O Poder Judiciário não é criador de leis ou regras, mesmo para determinar a implantação ou não de lockdown, função constitucionalmente garantida ao Executivo, nos limites legais e no interesse da sociedade. Entretanto, o que vimos no período de pandemia – além dos chefes de executivos buscando reconhecimento falso de salvadores do povo –, foi um desmedido ativismo judicial, olvidando que a implantação de suas decisões necessita de um conjunto de obrigações e articulação de várias áreas do governo, com ênfase na financeira e de pessoal.
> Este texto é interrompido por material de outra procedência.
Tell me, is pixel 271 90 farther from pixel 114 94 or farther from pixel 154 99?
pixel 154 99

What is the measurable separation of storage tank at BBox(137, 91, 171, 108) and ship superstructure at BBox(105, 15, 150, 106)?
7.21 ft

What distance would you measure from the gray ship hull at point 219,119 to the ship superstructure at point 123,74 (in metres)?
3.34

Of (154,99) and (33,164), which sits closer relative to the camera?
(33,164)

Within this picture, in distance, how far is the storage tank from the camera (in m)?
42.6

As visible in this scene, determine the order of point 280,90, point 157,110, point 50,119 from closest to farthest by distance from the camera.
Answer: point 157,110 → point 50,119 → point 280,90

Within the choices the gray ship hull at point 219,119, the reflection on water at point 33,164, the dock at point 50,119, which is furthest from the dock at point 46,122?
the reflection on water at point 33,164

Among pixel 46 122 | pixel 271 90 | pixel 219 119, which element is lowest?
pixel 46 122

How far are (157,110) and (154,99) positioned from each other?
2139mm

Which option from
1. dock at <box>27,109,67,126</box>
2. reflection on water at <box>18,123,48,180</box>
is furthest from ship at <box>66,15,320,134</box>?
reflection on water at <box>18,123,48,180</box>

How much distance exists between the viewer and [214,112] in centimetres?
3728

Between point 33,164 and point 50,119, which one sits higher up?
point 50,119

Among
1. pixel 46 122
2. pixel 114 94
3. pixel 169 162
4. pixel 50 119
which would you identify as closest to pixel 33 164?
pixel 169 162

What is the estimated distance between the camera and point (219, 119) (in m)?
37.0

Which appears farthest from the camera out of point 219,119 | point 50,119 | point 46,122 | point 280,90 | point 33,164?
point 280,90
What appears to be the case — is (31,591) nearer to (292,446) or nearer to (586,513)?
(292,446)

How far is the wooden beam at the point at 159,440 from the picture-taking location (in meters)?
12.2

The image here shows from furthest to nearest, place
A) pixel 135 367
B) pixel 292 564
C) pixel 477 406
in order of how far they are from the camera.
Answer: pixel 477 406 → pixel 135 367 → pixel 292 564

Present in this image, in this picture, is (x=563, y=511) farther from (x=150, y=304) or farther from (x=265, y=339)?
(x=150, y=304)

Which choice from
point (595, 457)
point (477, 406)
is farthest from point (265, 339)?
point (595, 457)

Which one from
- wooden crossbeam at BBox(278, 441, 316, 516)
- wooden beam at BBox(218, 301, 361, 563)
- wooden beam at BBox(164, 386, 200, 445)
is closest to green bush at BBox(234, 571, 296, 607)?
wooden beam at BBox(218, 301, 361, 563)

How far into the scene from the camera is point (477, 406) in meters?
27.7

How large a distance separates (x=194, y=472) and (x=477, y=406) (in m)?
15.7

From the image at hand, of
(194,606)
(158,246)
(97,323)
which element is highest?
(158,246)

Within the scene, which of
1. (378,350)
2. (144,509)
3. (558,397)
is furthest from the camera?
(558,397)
O pior é que não se atentaram que a decisão do Poder Judiciário retira do Poder Executivo diversas responsabilidades inseridas em lei, podendo alegar que “estava apenas cumprindo ordem judicial”, quando futuramente cobradas as responsabilidades.
O Judiciário deve adotar a “autocontenção judicial” e reconhecer que as políticas públicas, como o lockdown, somente devem ser estabelecidas pelo Poder Executivo em suas diversas áreas de competência. Ao mesmo, buscar formas de agilização dos processos e oferecer ao jurisdicionado decisões rápidas, jurisprudência uniforme e, o mais breve possível e com as cautelas necessárias, o retorno ao atendimento presencial.
Por fim, registremos que o lockdown é medida excepcional, contudo, se decretado, deve ser obedecido. Não se pode invocar “Estado de Direito” descumprindo as normas postas, ainda que não concorde com elas ou tenha ressalvas.